24/10/2019 às 16h17min - Atualizada em 24/10/2019 às 16h17min

Equipe dos EUA avalia como positivo trabalho do Piauí sobre síndromes neuroinvasivas

Técnicos do CDC conhecem de perto o trabalho realizado no estado em relação às doenças neuroinvasivas.

Redação CCOM

Uma equipe de neuroepidemiologistas do Centro de Controle e Prevenção de Doenças dos Estados Unidos (CDC), técnicos da Coordenação Geral de Vigilância das Arboviroses do Ministério da Saúde e da Associação Brasileira de Profissionais de Epidemiologia de Campo (ProEpi), visitaram, nessa quarta-feira (23), a Secretaria de Estado da Saúde (Sesapi), para conhecer o programa de vigilância das encefalites virais e outras síndromes neuroinvasivas.

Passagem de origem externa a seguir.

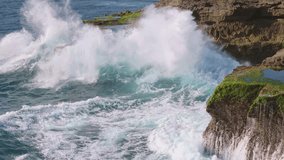 Rotating aerial shot of massive waves crashing against rugged cliffs on Lembongan Island, Bali. Captures the raw power of the ocean and dramatic coastal scenery. - Powered by Shutterstock - Get 15% off with code: PIKWIZARD15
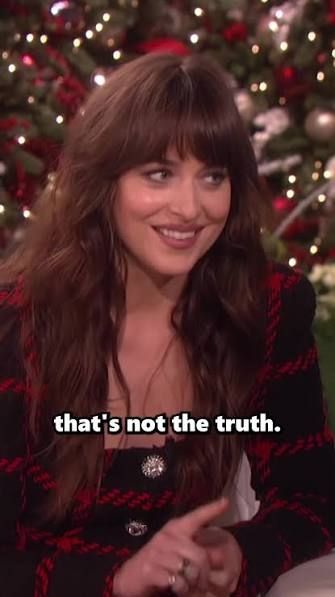 Dakota Johnson on the Ellen show, smiling politely and barely raising a correcting finger as she's about to destroy Ellen's life and reveal her to be a weirdo narcissistic liar.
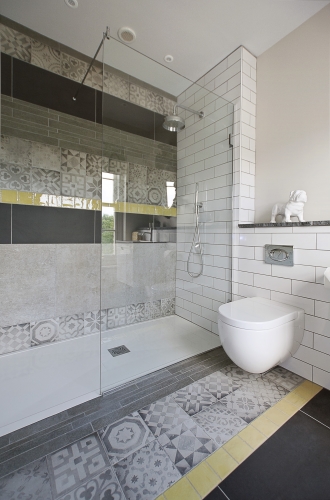 Girl's bathroom, grey and yellow tiled bathroom
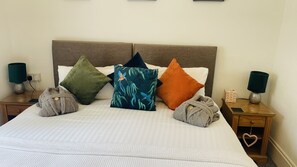 A neatly made bed with a striped white bedspread, flanked by two nightstands on either side. Each nightstand holds a lamp and a small box, possibly for toiletries. The room features a simple, clean design with a plain wall and a wooden headboard above the bed. - Abbey House Bed and Breakfast (Penrith)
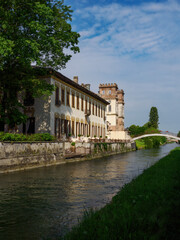 Fototapeta premium Historic buildings along the cycleway of Naviglio Grande, Milan, Italy, at Robecco
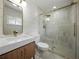 Modern bathroom with a stand-up shower and gold hardware, boasting contemporary fixtures and elegant design at 3705 Garland St, Mulberry, FL 33860
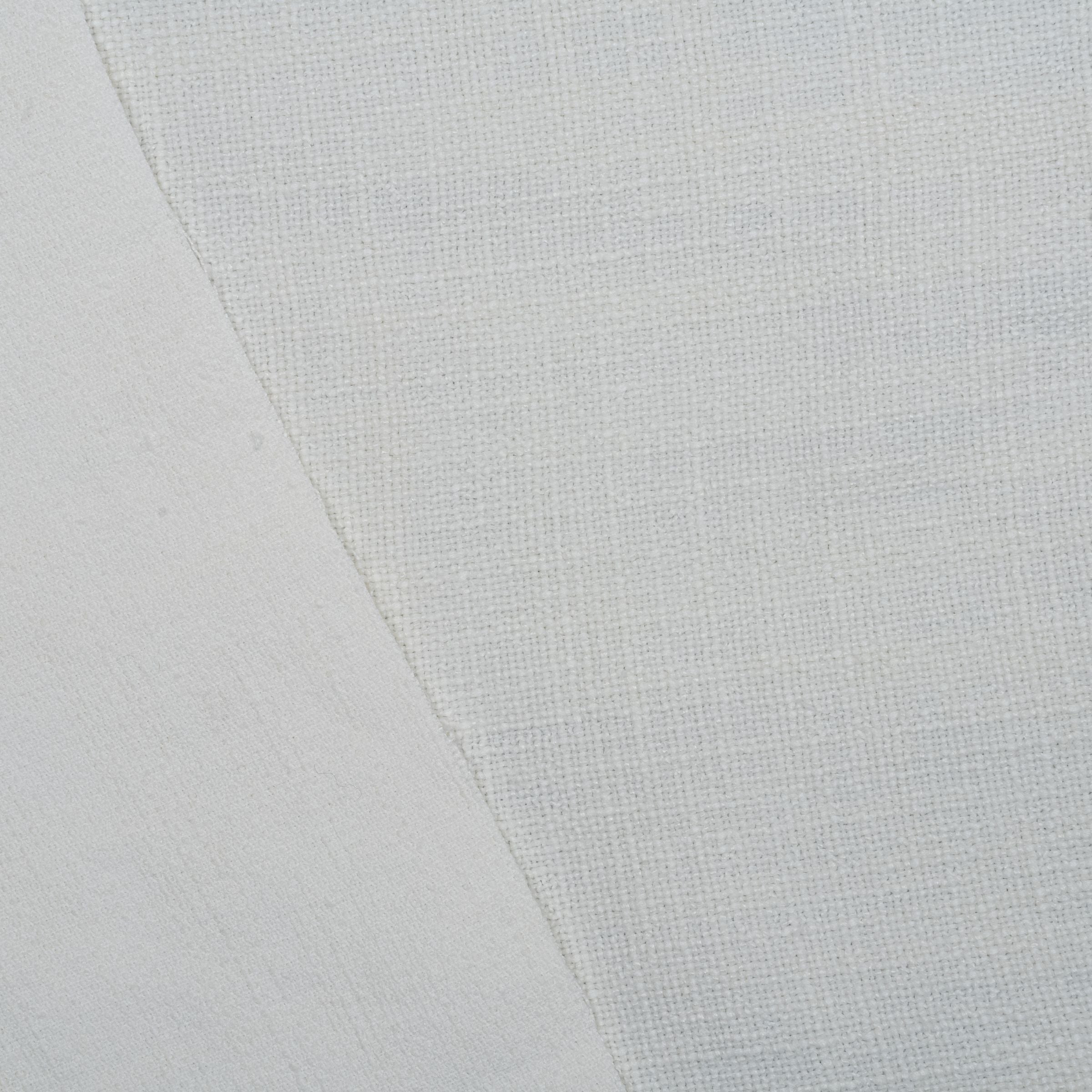 Close-up of white fabric and upholstery backing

O programa foi implantado em 2013, em Teresina, em parceria com a Secretaria de Estado da Saúde, Fundação Municipal de Saúde e com o Instituto Evandro Chagas e ganhou destaque nacional e internacional, ao detectar os primeiros casos do país de encefalite causados pelo vírus do Nilo Ocidental e ao demonstrar que os vírus da dengue, zika e chikungunya são os principais causadores de doenças neurológicas, ao infectarem o sistema nervoso.

Uma das maiores autoridades científicas do mundo sobre síndrome de Guillain-Barré e encefalites virais, o médico James Sejvar, do CDC, explica que o programa realizado no Piauí serve de modelo para implantação em outras regiões do país. “O principal motivo da vinda a Teresina é para tentar investigar uma forma da doença que afeta o cérebro e o sistema nervoso, e a principal causa é a transmissão pelo mosquito, e com a Secretaria de Estado da Saúde estamos investigando as causas da doença para buscar maneiras de prevenção. Podemos avaliar o sucesso desse projeto, avaliando o impacto da redução da doença causada pelos mosquitos e estamos trabalhando, investigando os casos para tentar trabalhar na redução. E por meio desse esforço de colaboração estamos unidos com o foco na prevenção de doenças”, destaca Sejvar.

“É motivo de orgulho receber esse reconhecimento de autoridades de saúde do âmbito nacional e internacional que é fruto da união de esforços das equipes de saúde. Esse programa de vigilância teve inicio em 2013 e foi ganhando mais parceiros e melhorando as ações desenvolvidas. Nossos resultados, que foram pioneiros no país, mostram que os vírus transmitidos por mosquitos tem um papel importante como a causa de doenças neurológicas, as infecciosas ou pós-infecciosas do sistema nervoso. Daí a necessidade do avanço nos estudos para poder serem trabalhadas ações de prevenção”, explica o médico neurologista do Hospital de Doenças Tropicais Natan Portela e da Fundação Municipal de Saúde, Marcelo Adriano.

Herlon Guimaraes, superintendente de Atenção Primaria da Sesapi, fala do destaque que o Piauí vem recebendo em relação aos acompanhamentos dos casos. “Com o trabalho que vem sendo realizado pelos profissionais de saúde, o Piauí começa a despontar na área de pesquisa para identificar e realizar estudos em relação à prevenção das doenças, oferecendo, assim, uma melhor assistência à população piauiense”, conclui o gestor.

Nesta quinta-feira (25), a equipe visita as instalações da FMS, o Hospital de Urgências de Teresina (HUT), o Instituto de Doenças Tropicais Natan Portela, o Hospital Universitário da UFPI, Hospital São Paulo e o Laboratório Central de Saúde Pública Dr. Costa Alvarenga.